As more than six dozen teachers were making protest signs Tuesday afternoon to hold up at Tuesday night’s school board meeting and writing speeches to deliver during the public comment sector of the meeting and donning red T-shirts in solidarity, word spread that they were getting their step raise.

The sudden honoring of the contract meant that the teachers’ grievance hearing scheduled for Wednesday morning was cancelled. But the teachers — close to 100 of them — went to the school board meeting anyway, with their signs and speeches and in their red T-shirts.

Their signs read: “When will it end?” referring to the cutbacks teachers continually face; “Keep our step!” referring to the attempt to end step raises given to teachers for experience in the system; “Fair evaluations!” referring to problems with the new teacher evaluation system and “Respect teachers!” referring to the administrations’ attempt to tie a promised raise to teachers’ yielding to administrative demands.

One after another, the teachers spoke.
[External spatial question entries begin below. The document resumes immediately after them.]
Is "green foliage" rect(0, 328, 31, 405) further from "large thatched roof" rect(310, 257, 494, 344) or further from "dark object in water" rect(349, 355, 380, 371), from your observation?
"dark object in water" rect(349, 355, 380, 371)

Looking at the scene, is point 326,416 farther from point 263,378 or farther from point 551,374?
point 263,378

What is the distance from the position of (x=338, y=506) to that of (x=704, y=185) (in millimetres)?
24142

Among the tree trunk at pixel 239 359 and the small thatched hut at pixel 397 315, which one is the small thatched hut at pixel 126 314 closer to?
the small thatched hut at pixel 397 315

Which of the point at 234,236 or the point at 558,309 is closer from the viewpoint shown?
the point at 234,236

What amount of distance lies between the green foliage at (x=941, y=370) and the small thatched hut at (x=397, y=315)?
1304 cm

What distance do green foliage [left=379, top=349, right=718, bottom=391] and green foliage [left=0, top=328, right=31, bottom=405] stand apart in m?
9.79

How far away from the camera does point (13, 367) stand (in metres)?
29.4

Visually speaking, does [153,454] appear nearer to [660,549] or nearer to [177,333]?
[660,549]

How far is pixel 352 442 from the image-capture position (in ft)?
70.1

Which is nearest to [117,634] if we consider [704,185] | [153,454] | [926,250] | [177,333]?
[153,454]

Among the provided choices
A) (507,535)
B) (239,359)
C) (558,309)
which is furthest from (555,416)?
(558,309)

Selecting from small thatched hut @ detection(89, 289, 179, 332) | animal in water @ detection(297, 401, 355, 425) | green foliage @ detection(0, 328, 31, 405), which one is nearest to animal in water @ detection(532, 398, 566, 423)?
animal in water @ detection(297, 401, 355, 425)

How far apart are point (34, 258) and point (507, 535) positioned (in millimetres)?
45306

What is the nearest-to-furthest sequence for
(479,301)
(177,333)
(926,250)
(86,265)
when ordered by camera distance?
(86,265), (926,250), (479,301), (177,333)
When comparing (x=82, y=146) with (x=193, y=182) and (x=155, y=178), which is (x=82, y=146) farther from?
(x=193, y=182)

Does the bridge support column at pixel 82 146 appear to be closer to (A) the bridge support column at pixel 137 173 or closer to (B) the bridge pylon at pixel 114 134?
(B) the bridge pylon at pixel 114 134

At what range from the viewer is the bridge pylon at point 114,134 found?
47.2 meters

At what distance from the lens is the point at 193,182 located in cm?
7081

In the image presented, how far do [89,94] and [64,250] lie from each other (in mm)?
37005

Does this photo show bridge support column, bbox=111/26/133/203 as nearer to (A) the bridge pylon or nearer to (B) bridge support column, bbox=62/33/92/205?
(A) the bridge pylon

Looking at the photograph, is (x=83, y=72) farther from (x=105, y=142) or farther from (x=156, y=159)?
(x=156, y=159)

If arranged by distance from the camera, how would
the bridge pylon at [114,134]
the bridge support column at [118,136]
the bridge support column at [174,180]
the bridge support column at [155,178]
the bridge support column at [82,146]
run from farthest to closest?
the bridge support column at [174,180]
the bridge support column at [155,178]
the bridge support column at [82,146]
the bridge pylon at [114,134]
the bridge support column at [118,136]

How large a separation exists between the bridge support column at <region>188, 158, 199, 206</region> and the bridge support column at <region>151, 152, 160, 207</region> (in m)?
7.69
Repeatedly, they criticized an April 10th e-mail sent by Schools Superintendent Dr. Fran Adams telling them that what the administration was asking of them in terms of cuts and restrictions was “abundantly fair” — even as the administration held the step raise promised them in the contract hostage to the teachers giving into demands that should have had nothing to do with honoring their contract.

At the meeting, many of the teachers thanked the superintendent and School Board for finally awarding the step increase in pay a few hours before. But they admonished the administration for “all take and no give” in the negotiations and the length of time it took to award the promised step raise and the changes they are demanding in the next contract.

Over and over teachers spoke of how demoralized they are over the administrations‘ adversarial position toward them. Yet when union leader Beth Weatherstone spoke, they seemed anything but demoralized.

Weatherstone talked about how fearful teachers are of speaking up because they worry it will result in administrative retaliation. She said the teachers wanted an agreement that showed compromise on both sides — not just from teachers.

She urged School Board members to attend contract negotiations to hear what each side said and to make fair decisions based upon what they heard.

She told everyone listening: “Our working conditions are students‘ learning environment.”

At the end of her talk of a few minutes, the room erupted with loud applause, many teachers giving her a standing ovation.

School Board Chair Carol Johnson interrupted the applause with this warning: “I can gavel this meeting to a close. We appreciate your respect.”

At the close of the meeting, Johnson thanked teachers for speaking, and Superintendent Adams told them: “There is no one sitting up here who doesn’t value you every single day.”

“The only reason teachers finally got the step raise spelled out in our contract is because they knew they were going to lose,” Weatherstone said after the meeting.